EXERCISE REQUIREMENTS:
Extract every line in the records below that contains the string "must", treating uppercase and lowercase as different.

EXERCISE MATERIALS:
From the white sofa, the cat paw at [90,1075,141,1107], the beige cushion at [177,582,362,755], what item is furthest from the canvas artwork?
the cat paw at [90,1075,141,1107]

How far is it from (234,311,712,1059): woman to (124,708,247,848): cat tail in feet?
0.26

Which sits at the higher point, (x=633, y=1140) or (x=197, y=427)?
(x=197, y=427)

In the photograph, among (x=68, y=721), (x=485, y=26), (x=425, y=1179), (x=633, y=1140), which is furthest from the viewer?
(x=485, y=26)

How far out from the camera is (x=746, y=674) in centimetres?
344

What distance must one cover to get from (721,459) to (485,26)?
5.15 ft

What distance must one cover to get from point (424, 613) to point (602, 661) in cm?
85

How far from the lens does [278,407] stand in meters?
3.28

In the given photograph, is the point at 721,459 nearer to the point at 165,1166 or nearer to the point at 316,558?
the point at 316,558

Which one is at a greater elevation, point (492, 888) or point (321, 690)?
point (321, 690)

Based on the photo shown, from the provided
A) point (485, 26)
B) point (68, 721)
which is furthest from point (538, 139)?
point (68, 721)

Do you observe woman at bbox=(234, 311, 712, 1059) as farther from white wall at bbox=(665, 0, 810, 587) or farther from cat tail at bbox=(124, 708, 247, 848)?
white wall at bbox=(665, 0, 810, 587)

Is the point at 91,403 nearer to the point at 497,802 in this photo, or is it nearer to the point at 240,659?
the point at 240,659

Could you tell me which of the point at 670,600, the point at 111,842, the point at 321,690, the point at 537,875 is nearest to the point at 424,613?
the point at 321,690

==

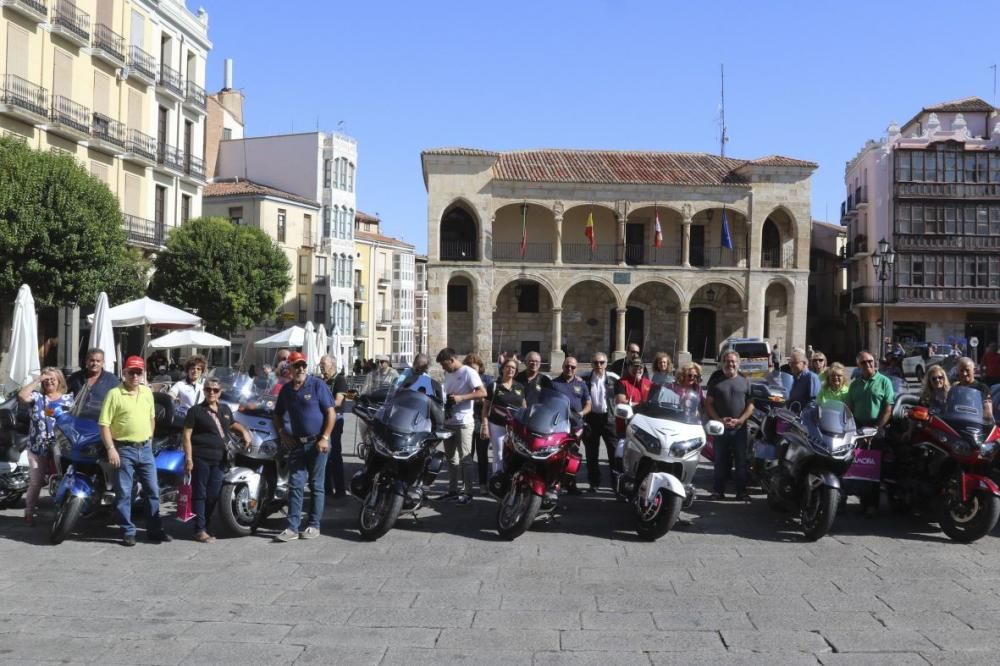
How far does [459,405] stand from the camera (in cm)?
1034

---

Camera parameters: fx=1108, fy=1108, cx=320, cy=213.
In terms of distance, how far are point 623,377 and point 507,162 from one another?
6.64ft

EXERCISE SOLUTION:
What distance must one cover to get from (721,459) to (485,26)?
What distance must one cover to get from point (424, 613) to point (602, 661) in cm?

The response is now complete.